-- O QUE FAZER --
(a) Segundo o texto fornecido, qual habilidade prática depende de conceitos abstratos como cor e amarelo?
(b) Resuma em duas frases o texto sobre a importância da teoria para a prática.

-- TEXTO FORNECIDO --
··········

Eca! Odeio TEORIA!....só que não.

    (ou: A importância da teoria para a prática)


Imagem: Arquivo pessoal

     Já faz algum tempo que escuto muitas pessoas dizerem que não conseguem ler determinado livro ou assistir determinada aula pelo fato de ser tudo muito "teórico". Da mesma forma, escuto constantemente que muita teoria não ajuda em nada na prática. Ouço ainda que "na teoria é tudo muito bonito, mas na prática as coisas não são bem assim".

      E você tem todo o direito de concordar ou discordar de cada uma dessas questões. Porém, todas elas me incomodam. E muito. Me dê uma chance e, com a melhor das minhas intenções, vou explicar o porquê.

     Para começar, sou suspeita para falar em leitura teórica, pois sou apaixonada por literatura com esta faceta. Adoro ler livros que me ensinem mais sobre diversos assuntos, sobre a minha área, sobre as descobertas e estudos de diferentes tempos, sobre conceitos que sustentam a minha forma de pensar e as minhas ações.

       É como se tudo o que eu faço em sala de aula e dentro da escola funcionasse sobre alicerces muito mais seguros por causa da teoria que está dentro de mim. Quando eu leio e construo um entendimento mais sólido sobre os diferentes conceitos que permeiam tudo o que é feito, faço com mais clareza, com mais convicção, de maneira mais certeira e, geralmente, com resultados mais relevantes.

        Um jeito simples de pensar nisso é pensar que eu não posso pintar o desenho de um sol de amarelo se eu não sei que cor é amarelo. Ou seja, se eu não sei qual dos lápis de cor é o que chamamos de amarelo (que é uma palavra totalmente abstrata, inclusive, pois o nome não tem nada a ver com o objeto concreto em si - aliás, cor nem é objeto! - e daí os diferentes nomes nas diferente línguas, por exemplo). 

       Quando eu aprendo o que é o amarelo, aí sim eu consigo pintar o desenho do sol com essa cor. Ao aprender qual cor é o amarelo, posso dizer, de maneira bem superficial, que eu construí um conceito, ou seja, atribuí um significado a essa palavra. De agora em diante, a palavra amarelo vai ter um significado para mim, significado que está na minha mente e que direciona totalmente as minhas ações em relação a essa palavra, a partir de agora.
     
       Porém, só nesse pequeno exemplo já é possível mostrar como a teoria e os conceitos são importantes para a prática. Saber qual cor é o amarelo me fez construir um conceito e atribuir significado a uma palavra, relacionando-a com uma cor que meu olho enxerga e meu cérebro identifica e diferencia das demais cores.

      Nesse caso, posso dizer que eu aprendi a atribuir significado a uma palavra e a identificar a cor amarela. E identificar é uma habilidade prática, mas que depende de conceitos totalmente abstratos, como cor e amarelo.

   Essa construção do conceito de amarelo também demanda fazer uma relação supercomplexa, que é relacionar uma palavra a uma cor. E aí entra outra habilidade, que chamamos de classificar. Para classificar, eu preciso colocar aquele objeto, palavra, elemento, dentro de um grupo. Nesse caso, o grupo das cores. Eu aprendi a identificar (habilidade) que aquela cor (classificação do elemento) se chama amarelo (conceito).

··········

-- TRECHO DA FONTE --
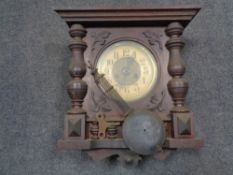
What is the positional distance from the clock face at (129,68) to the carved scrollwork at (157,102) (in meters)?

··········

-- RESPOSTAS ESCRITAS --
(a) A habilidade de identificar.

(b) O texto contesta a ideia de que a teoria não ajuda na prática e afirma que ela dá alicerces mais seguros ao que é feito em sala de aula e na escola, permitindo agir com mais clareza, convicção e resultados mais relevantes. Como exemplo, mostra que aprender qual cor é o amarelo constrói um conceito e envolve habilidades práticas como identificar e classificar.